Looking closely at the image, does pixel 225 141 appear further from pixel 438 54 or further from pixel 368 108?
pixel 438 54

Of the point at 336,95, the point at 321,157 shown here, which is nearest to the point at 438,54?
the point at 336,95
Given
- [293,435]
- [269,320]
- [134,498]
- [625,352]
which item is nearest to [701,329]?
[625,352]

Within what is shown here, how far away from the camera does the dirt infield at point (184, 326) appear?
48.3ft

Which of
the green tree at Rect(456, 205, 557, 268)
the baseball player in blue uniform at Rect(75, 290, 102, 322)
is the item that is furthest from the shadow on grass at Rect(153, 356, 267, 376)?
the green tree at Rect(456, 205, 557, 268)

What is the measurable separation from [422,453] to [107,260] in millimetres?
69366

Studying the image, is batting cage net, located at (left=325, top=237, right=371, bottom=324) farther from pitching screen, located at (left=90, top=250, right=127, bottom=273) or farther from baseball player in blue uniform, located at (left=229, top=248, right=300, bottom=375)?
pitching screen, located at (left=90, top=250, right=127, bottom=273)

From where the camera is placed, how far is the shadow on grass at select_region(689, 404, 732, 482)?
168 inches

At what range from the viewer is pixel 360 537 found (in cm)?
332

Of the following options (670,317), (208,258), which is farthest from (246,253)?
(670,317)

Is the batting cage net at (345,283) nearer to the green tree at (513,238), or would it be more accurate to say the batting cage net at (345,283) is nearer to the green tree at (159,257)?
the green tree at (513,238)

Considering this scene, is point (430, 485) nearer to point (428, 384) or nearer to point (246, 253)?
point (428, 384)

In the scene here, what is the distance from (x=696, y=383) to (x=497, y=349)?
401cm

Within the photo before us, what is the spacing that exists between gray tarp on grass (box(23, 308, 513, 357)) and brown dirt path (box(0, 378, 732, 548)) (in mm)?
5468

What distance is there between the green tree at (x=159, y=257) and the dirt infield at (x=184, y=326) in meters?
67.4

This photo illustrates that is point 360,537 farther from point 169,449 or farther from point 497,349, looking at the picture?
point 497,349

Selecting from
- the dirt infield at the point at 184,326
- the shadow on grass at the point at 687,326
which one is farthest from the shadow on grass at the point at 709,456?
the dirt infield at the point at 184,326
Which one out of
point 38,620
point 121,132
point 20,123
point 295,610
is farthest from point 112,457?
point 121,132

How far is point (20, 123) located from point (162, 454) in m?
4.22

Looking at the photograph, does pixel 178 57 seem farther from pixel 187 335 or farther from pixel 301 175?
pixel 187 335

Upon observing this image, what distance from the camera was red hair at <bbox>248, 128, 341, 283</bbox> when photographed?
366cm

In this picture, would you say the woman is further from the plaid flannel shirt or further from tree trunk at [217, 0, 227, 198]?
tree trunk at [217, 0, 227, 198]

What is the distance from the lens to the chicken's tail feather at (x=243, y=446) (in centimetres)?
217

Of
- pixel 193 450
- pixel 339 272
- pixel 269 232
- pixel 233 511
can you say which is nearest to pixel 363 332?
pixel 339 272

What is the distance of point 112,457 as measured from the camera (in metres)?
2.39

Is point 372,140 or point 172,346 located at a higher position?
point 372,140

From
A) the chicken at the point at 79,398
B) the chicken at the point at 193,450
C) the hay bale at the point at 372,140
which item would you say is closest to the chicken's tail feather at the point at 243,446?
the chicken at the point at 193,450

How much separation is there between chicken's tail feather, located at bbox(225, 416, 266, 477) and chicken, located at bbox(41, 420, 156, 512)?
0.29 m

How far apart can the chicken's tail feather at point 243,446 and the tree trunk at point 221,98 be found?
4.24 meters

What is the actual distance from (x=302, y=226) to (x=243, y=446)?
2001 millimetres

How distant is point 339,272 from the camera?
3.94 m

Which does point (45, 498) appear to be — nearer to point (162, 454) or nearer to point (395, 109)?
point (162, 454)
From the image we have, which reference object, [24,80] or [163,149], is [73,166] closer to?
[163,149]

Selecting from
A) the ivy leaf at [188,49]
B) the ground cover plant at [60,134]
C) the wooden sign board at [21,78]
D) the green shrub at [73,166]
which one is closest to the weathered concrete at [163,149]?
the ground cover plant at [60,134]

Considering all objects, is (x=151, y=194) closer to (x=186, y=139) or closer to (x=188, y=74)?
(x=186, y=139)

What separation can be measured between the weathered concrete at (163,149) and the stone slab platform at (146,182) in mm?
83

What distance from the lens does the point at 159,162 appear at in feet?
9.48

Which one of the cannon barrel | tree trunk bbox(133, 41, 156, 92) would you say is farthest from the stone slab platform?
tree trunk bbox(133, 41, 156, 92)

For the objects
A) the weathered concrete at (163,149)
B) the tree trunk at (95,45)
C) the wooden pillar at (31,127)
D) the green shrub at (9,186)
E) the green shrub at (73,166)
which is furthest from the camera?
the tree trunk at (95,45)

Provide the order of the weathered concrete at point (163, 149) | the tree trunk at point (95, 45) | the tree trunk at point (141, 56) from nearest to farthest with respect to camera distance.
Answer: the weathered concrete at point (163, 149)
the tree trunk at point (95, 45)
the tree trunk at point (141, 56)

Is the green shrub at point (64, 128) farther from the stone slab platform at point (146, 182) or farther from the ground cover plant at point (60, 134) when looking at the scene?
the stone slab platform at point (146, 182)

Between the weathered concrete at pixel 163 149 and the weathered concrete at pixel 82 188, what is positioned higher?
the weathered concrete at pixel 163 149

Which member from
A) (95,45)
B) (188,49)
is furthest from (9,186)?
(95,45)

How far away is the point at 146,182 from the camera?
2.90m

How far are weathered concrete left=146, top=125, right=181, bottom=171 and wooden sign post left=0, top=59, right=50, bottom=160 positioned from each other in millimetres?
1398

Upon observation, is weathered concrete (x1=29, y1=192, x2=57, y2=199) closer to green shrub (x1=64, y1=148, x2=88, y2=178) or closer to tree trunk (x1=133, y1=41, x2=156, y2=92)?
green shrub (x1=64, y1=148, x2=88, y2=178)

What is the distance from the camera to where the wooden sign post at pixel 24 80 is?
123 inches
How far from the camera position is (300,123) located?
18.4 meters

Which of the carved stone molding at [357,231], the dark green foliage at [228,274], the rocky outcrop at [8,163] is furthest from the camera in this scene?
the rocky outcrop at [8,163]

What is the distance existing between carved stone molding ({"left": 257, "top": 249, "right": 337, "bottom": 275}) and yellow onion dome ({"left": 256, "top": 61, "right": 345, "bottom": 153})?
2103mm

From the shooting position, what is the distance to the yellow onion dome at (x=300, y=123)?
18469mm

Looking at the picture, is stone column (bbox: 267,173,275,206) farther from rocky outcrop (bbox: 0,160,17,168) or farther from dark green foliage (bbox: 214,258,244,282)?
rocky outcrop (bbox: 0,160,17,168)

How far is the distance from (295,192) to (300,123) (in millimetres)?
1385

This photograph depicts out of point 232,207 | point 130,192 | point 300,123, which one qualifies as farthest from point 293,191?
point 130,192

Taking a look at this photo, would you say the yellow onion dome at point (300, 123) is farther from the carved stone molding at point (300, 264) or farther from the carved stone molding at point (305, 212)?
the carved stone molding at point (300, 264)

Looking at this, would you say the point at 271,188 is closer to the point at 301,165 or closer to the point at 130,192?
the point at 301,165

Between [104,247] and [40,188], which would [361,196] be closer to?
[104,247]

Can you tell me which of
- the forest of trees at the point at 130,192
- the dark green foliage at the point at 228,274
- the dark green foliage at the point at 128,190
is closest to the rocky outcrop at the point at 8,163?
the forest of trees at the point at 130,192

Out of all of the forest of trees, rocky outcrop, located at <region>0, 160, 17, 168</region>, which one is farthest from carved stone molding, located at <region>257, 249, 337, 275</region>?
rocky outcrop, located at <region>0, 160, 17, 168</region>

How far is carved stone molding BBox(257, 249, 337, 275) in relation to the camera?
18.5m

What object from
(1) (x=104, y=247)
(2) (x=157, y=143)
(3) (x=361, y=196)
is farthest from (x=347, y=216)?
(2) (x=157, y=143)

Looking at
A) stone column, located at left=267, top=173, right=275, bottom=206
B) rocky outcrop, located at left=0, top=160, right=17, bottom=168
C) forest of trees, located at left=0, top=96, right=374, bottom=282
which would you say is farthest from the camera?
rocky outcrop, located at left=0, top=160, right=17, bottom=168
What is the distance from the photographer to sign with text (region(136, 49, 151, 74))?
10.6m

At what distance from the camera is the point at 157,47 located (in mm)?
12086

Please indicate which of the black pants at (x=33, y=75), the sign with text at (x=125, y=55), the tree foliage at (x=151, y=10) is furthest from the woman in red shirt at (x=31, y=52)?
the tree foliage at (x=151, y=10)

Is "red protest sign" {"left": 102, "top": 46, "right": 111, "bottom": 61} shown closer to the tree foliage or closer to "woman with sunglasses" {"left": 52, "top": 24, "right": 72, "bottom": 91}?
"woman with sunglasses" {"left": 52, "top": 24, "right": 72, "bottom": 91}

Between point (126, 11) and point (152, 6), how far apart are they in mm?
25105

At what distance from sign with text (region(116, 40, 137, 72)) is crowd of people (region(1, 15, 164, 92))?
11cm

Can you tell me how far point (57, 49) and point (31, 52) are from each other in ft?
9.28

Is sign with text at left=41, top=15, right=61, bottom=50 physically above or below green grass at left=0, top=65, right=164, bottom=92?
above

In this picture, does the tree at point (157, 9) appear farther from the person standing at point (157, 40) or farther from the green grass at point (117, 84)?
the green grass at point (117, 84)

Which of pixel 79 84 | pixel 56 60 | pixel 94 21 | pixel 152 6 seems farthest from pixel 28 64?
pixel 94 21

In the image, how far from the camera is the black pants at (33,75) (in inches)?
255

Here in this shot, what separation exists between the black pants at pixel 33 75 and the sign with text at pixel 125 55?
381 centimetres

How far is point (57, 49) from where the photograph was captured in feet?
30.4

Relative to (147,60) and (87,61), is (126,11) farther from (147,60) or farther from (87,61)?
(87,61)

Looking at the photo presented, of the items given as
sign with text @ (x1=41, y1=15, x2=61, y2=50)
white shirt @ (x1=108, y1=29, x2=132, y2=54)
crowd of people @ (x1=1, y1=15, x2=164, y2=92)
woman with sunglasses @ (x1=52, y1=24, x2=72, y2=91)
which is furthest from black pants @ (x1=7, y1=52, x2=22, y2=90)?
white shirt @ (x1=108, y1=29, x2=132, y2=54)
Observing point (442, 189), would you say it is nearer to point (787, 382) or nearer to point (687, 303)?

:::

## [Exercise]
Give back exactly the lines from the one containing "Which of pixel" to the end of the material, both ends included.

## [Exercise response]
Which of pixel 79 84 | pixel 56 60 | pixel 94 21 | pixel 152 6 seems farthest from pixel 28 64?
pixel 94 21

In the image, how far from the camera is the black pants at (33,75) (in inches)?
255

Here in this shot, what separation exists between the black pants at pixel 33 75 and the sign with text at pixel 125 55?
381 centimetres

How far is point (57, 49) from where the photograph was captured in feet?
30.4

Relative to (147,60) and (87,61), is (126,11) farther from (147,60) or farther from (87,61)?
(87,61)

Looking at the photo presented, of the items given as
sign with text @ (x1=41, y1=15, x2=61, y2=50)
white shirt @ (x1=108, y1=29, x2=132, y2=54)
crowd of people @ (x1=1, y1=15, x2=164, y2=92)
woman with sunglasses @ (x1=52, y1=24, x2=72, y2=91)
which is furthest from black pants @ (x1=7, y1=52, x2=22, y2=90)?
white shirt @ (x1=108, y1=29, x2=132, y2=54)
Observing point (442, 189), would you say it is nearer to point (787, 382) or nearer to point (687, 303)?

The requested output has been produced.